*Do this*:
Copy out the listing below word for word, from the first line to the last. Leave the pictures out of your reply.

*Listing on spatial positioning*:
------

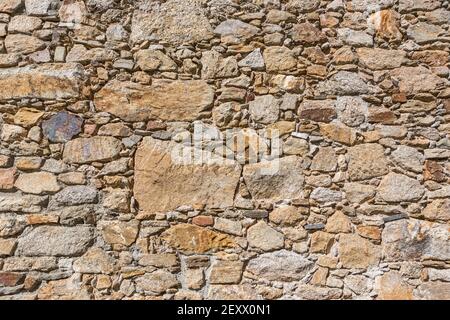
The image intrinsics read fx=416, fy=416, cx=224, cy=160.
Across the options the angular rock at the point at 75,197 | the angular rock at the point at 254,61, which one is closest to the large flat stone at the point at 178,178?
the angular rock at the point at 75,197

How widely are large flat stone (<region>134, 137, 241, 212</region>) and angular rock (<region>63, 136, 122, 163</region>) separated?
0.14 meters

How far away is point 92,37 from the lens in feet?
8.02

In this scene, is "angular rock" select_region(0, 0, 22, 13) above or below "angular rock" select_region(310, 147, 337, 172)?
above

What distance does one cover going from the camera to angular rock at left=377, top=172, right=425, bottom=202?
2336mm

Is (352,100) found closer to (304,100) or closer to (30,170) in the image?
(304,100)

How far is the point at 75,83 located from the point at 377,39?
1800 mm

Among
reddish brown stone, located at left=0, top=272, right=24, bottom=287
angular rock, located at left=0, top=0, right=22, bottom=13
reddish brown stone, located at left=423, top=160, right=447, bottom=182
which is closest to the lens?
reddish brown stone, located at left=0, top=272, right=24, bottom=287

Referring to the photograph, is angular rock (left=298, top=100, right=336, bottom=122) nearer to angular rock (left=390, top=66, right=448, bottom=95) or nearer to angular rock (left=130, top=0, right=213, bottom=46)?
angular rock (left=390, top=66, right=448, bottom=95)

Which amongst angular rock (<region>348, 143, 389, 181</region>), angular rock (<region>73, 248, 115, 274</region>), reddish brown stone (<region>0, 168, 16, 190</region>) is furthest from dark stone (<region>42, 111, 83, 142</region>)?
angular rock (<region>348, 143, 389, 181</region>)

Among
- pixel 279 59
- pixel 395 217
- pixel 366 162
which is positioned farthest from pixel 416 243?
pixel 279 59

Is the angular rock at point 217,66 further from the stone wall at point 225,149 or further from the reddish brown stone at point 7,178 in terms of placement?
the reddish brown stone at point 7,178

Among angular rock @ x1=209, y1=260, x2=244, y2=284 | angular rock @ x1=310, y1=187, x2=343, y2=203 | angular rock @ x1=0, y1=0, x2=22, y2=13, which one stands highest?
angular rock @ x1=0, y1=0, x2=22, y2=13

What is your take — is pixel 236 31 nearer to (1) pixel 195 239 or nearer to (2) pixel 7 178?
(1) pixel 195 239

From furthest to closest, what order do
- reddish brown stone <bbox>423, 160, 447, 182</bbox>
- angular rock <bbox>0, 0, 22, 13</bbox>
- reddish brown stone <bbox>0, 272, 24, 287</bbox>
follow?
angular rock <bbox>0, 0, 22, 13</bbox> < reddish brown stone <bbox>423, 160, 447, 182</bbox> < reddish brown stone <bbox>0, 272, 24, 287</bbox>
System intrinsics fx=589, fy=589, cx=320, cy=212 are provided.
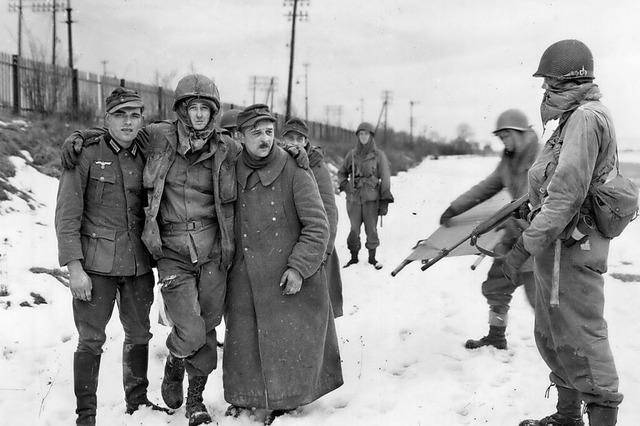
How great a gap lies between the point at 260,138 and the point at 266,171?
0.73 feet

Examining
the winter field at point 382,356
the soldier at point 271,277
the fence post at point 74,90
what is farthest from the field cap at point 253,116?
the fence post at point 74,90

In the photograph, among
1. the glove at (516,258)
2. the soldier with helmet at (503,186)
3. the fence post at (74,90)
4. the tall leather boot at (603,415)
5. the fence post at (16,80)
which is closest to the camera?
the tall leather boot at (603,415)

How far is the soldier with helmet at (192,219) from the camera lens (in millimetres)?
3758

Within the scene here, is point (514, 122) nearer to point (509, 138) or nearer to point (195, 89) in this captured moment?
point (509, 138)

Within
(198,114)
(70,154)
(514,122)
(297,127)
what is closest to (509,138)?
(514,122)

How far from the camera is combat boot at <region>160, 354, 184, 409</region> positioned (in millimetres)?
4051

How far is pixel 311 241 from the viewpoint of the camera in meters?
3.87

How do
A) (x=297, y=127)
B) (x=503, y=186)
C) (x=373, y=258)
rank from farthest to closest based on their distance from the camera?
(x=373, y=258), (x=297, y=127), (x=503, y=186)

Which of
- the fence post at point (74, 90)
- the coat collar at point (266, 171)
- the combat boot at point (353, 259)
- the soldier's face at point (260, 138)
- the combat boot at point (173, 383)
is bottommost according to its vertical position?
the combat boot at point (353, 259)

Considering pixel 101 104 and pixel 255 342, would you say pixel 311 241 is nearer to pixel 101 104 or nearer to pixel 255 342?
pixel 255 342

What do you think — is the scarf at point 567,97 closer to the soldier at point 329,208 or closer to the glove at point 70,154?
the soldier at point 329,208

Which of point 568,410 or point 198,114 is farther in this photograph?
point 198,114

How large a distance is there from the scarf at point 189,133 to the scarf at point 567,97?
2088 mm

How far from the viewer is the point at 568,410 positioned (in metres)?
3.66
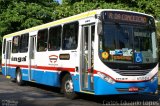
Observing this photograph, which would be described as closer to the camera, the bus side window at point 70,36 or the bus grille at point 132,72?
the bus grille at point 132,72

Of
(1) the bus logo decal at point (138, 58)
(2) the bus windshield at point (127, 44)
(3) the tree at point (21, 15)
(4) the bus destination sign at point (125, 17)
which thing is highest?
(3) the tree at point (21, 15)

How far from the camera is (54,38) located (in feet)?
50.7

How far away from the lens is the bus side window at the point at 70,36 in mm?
13625

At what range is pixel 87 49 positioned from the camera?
12852 millimetres

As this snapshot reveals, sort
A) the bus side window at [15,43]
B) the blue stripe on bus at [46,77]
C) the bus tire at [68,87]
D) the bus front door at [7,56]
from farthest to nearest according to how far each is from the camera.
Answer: the bus front door at [7,56]
the bus side window at [15,43]
the bus tire at [68,87]
the blue stripe on bus at [46,77]

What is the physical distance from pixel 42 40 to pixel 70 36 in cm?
311

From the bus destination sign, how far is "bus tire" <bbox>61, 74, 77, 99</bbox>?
295cm

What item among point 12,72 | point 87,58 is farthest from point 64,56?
point 12,72

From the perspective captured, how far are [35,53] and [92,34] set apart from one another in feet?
19.1

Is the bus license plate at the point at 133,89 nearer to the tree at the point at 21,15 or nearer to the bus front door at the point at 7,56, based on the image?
the bus front door at the point at 7,56

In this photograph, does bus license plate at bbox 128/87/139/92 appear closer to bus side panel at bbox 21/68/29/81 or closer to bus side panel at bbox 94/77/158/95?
bus side panel at bbox 94/77/158/95

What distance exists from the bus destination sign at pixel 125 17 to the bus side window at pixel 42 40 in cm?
465

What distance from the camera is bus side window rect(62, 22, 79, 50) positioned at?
13625 millimetres

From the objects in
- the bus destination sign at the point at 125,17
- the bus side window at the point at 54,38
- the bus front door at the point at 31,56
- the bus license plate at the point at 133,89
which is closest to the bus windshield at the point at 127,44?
the bus destination sign at the point at 125,17
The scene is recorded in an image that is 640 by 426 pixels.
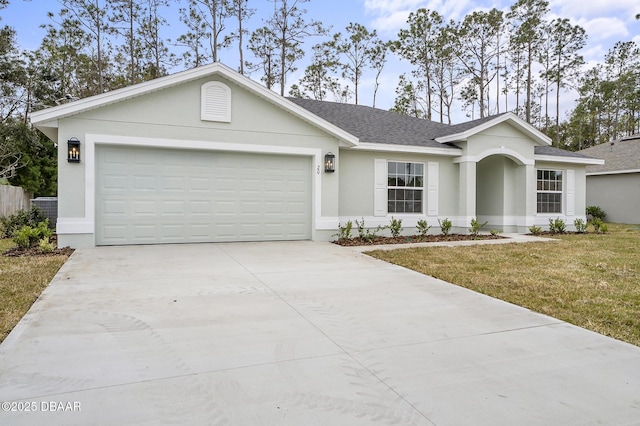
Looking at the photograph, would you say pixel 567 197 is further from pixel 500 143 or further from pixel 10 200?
pixel 10 200

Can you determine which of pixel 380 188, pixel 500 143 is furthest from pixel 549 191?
pixel 380 188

------

*Reply*:
The image intrinsics read fx=416, fy=416, cx=224, cy=160.
Across the options the angular rock at the point at 75,197 | the angular rock at the point at 254,61, which one is closest to the large flat stone at the point at 178,178?
the angular rock at the point at 75,197

How widely are large flat stone (<region>134, 137, 241, 212</region>) and angular rock (<region>63, 136, 122, 163</region>) separated?
0.14 meters

How far away is point 92,37 from the lens in feet?
8.02

In this scene, is "angular rock" select_region(0, 0, 22, 13) above or below "angular rock" select_region(310, 147, 337, 172)?
above

What distance does one cover going from the camera to angular rock at left=377, top=172, right=425, bottom=202?
2336mm

Is (352,100) found closer to (304,100) or closer to (30,170) in the image?
(304,100)

How far is the point at 75,83 located from the point at 377,39?
1800 mm

Among
reddish brown stone, located at left=0, top=272, right=24, bottom=287
angular rock, located at left=0, top=0, right=22, bottom=13
reddish brown stone, located at left=423, top=160, right=447, bottom=182
which is closest to the lens?
reddish brown stone, located at left=0, top=272, right=24, bottom=287

Referring to the photograph, is angular rock (left=298, top=100, right=336, bottom=122) nearer to angular rock (left=390, top=66, right=448, bottom=95) or nearer to angular rock (left=130, top=0, right=213, bottom=46)?
angular rock (left=390, top=66, right=448, bottom=95)

Which amongst angular rock (<region>348, 143, 389, 181</region>), angular rock (<region>73, 248, 115, 274</region>), reddish brown stone (<region>0, 168, 16, 190</region>) is furthest from dark stone (<region>42, 111, 83, 142</region>)?
angular rock (<region>348, 143, 389, 181</region>)

Among
- pixel 279 59
- pixel 395 217
- pixel 366 162
which is positioned farthest from pixel 416 243?
pixel 279 59

Is the angular rock at point 217,66 further from the stone wall at point 225,149 or further from the reddish brown stone at point 7,178 in terms of placement?
the reddish brown stone at point 7,178

Among angular rock @ x1=209, y1=260, x2=244, y2=284 | angular rock @ x1=310, y1=187, x2=343, y2=203 | angular rock @ x1=0, y1=0, x2=22, y2=13, which one stands highest?
angular rock @ x1=0, y1=0, x2=22, y2=13

What is your take — is pixel 236 31 nearer to (1) pixel 195 239 or nearer to (2) pixel 7 178?
(1) pixel 195 239

From furthest to closest, what order do
- reddish brown stone <bbox>423, 160, 447, 182</bbox>
- angular rock <bbox>0, 0, 22, 13</bbox>
- reddish brown stone <bbox>0, 272, 24, 287</bbox>
follow?
angular rock <bbox>0, 0, 22, 13</bbox> < reddish brown stone <bbox>423, 160, 447, 182</bbox> < reddish brown stone <bbox>0, 272, 24, 287</bbox>
System intrinsics fx=589, fy=589, cx=320, cy=212 are provided.
How great a gap lies between the point at 260,138 and the point at 266,171?
0.73 feet

Examining
the winter field at point 382,356
the soldier at point 271,277
the fence post at point 74,90
what is farthest from the field cap at point 253,116?
the fence post at point 74,90

In the photograph, among
1. the glove at (516,258)
2. the soldier with helmet at (503,186)
3. the fence post at (74,90)
4. the tall leather boot at (603,415)
5. the fence post at (16,80)
which is closest to the camera?
the tall leather boot at (603,415)

How far is the soldier with helmet at (192,219) from the camera lens (in millimetres)?
3758

Within the scene here, is point (514, 122) nearer to point (509, 138) or nearer to point (195, 89) in this captured moment?
point (509, 138)

Within
(198,114)
(70,154)
(514,122)
(297,127)
what is closest to (509,138)?
(514,122)

How far from the camera is combat boot at <region>160, 354, 184, 409</region> positioned (in millimetres)?
4051

How far is pixel 311 241 from the viewpoint of the camera in meters?
3.87

How do
A) (x=297, y=127)
B) (x=503, y=186)
C) (x=373, y=258)
rank from farthest to closest based on their distance from the camera?
(x=373, y=258), (x=297, y=127), (x=503, y=186)

Which of
- the fence post at point (74, 90)
- the coat collar at point (266, 171)
- the combat boot at point (353, 259)
- the soldier's face at point (260, 138)
- the combat boot at point (173, 383)
is bottommost according to its vertical position?
the combat boot at point (353, 259)

Considering pixel 101 104 and pixel 255 342, would you say pixel 311 241 is nearer to pixel 101 104 or nearer to pixel 255 342?
pixel 255 342

What do you think — is the scarf at point 567,97 closer to the soldier at point 329,208 or closer to the glove at point 70,154?
the soldier at point 329,208

Which of point 568,410 or point 198,114 is farther in this photograph?
point 198,114

How large a distance is there from the scarf at point 189,133 to the scarf at point 567,97?
2088 mm

How far from the viewer is the point at 568,410 positioned (in metres)?
3.66
Observing this photograph, which would be described as closer to the camera, the bus side window at point 70,36 or the bus grille at point 132,72?
the bus grille at point 132,72

Of
(1) the bus logo decal at point (138, 58)
(2) the bus windshield at point (127, 44)
(3) the tree at point (21, 15)
(4) the bus destination sign at point (125, 17)
which thing is highest?
(3) the tree at point (21, 15)

How far from the camera is (54,38) located (in feet)?
50.7

How far away from the lens is the bus side window at the point at 70,36 in mm?
13625

At what range is pixel 87 49 positioned from the camera?
12852 millimetres

As this snapshot reveals, sort
A) the bus side window at [15,43]
B) the blue stripe on bus at [46,77]
C) the bus tire at [68,87]
D) the bus front door at [7,56]
from farthest to nearest according to how far each is from the camera.
Answer: the bus front door at [7,56]
the bus side window at [15,43]
the bus tire at [68,87]
the blue stripe on bus at [46,77]

What is the physical distance from pixel 42 40 to pixel 70 36 in cm?
311

From the bus destination sign, how far is "bus tire" <bbox>61, 74, 77, 99</bbox>?
295cm

What item among point 12,72 | point 87,58 is farthest from point 64,56?
point 12,72

From the perspective captured, how far are [35,53] and [92,34] set apart from one another in feet?
19.1

Is the bus license plate at the point at 133,89 nearer to the tree at the point at 21,15 or nearer to the bus front door at the point at 7,56, based on the image?
the bus front door at the point at 7,56

In this photograph, does bus license plate at bbox 128/87/139/92 appear closer to bus side panel at bbox 21/68/29/81 or closer to bus side panel at bbox 94/77/158/95?
bus side panel at bbox 94/77/158/95

What distance exists from the bus destination sign at pixel 125 17 to the bus side window at pixel 42 40 in cm?
465

What distance from the camera is bus side window rect(62, 22, 79, 50) positioned at?
13625 millimetres

From the objects in
- the bus destination sign at the point at 125,17
- the bus side window at the point at 54,38
- the bus front door at the point at 31,56
- the bus license plate at the point at 133,89
which is closest to the bus windshield at the point at 127,44?
the bus destination sign at the point at 125,17
The scene is recorded in an image that is 640 by 426 pixels.
Looking at the photograph, would you say pixel 567 197 is further from pixel 500 143 or further from pixel 10 200?
pixel 10 200

Can you determine which of pixel 380 188, pixel 500 143 is furthest from pixel 549 191?
pixel 380 188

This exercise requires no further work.